**Instructions for the task**
Beginning with the line below that contains "Blue patterned suede" and ending with the line that contains "Hungary's Prime Minister", retype every line exactly. Pictures are not copied.
[Recorded information — start]
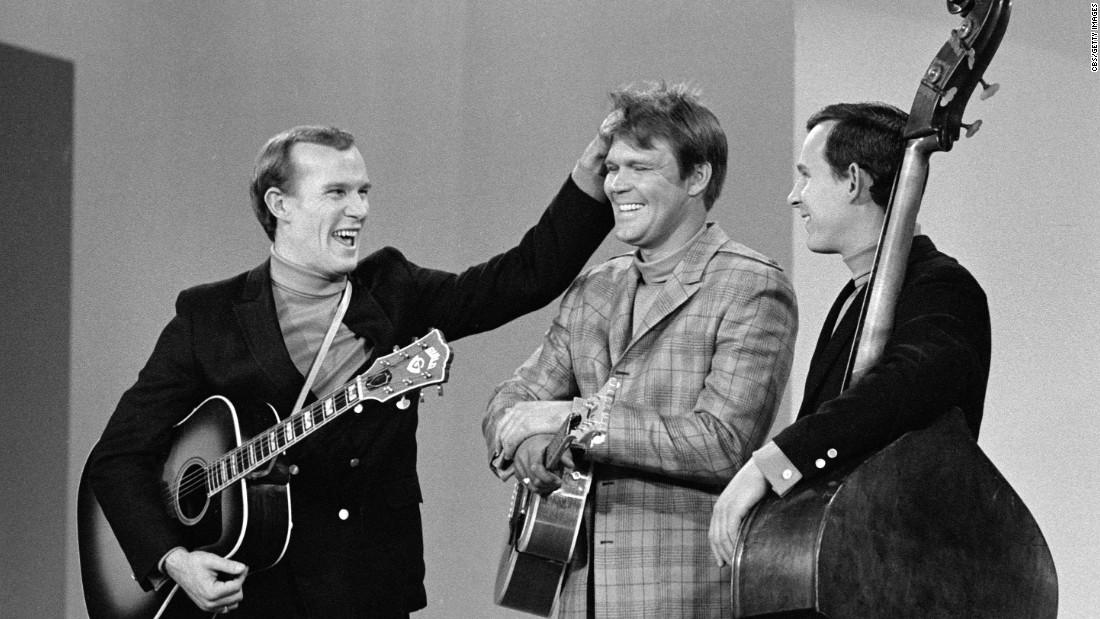 "Campbell became a regular on ""The Smothers Brothers Comedy Hour"" with Tom, left, and Dick Smothers. In 1968, Campbell became a co-host of the summer replacement series, ""The Summer Brothers Smothers Show,"" on CBS."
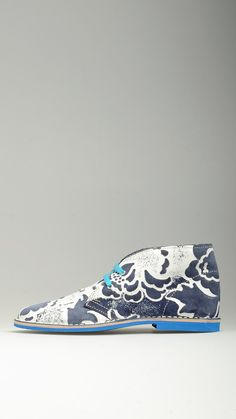 Blue patterned suede lace-ups desert boots characterized by contrast polka-dot lining,  sky blue cotton laces, leather midsole, antioxidant eyelets, raw edge stitching, rubber sole, desert boots manufacturing process, 100% finest suede and split grain leather.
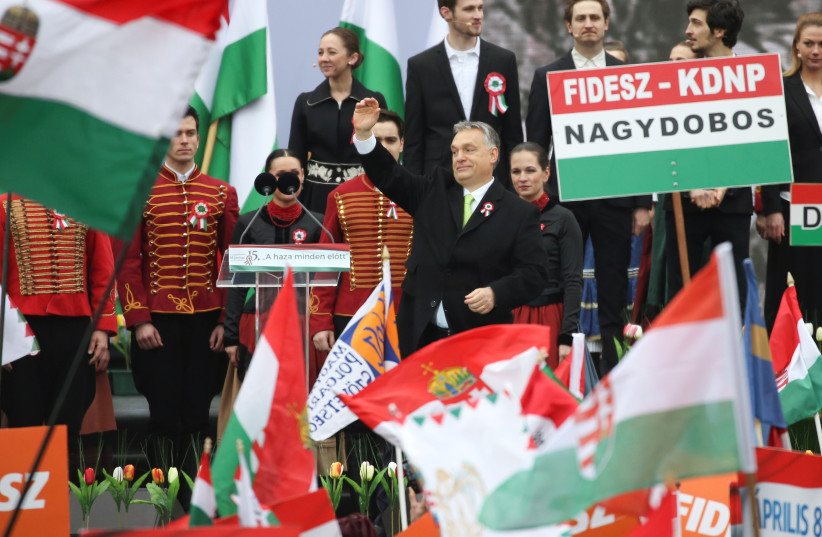 Hungary's Prime Minister Viktor Orban speaks during Hungary's National Day celebrations in Budapest (photo credit: MARKO DJURICA / REUTERS)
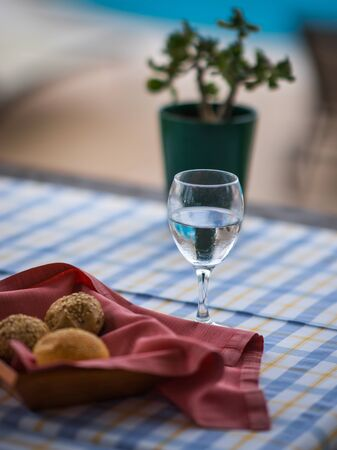 Image of buns in  basket and  glass of water on the table Stock Photo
[Recorded information — finish]
**Your solution**
 Blue patterned suede lace-ups desert boots characterized by contrast polka-dot lining,  sky blue cotton laces, leather midsole, antioxidant eyelets, raw edge stitching, rubber sole, desert boots manufacturing process, 100% finest suede and split grain leather.
 Hungary's Prime Minister Viktor Orban speaks during Hungary's National Day celebrations in Budapest (photo credit: MARKO DJURICA / REUTERS)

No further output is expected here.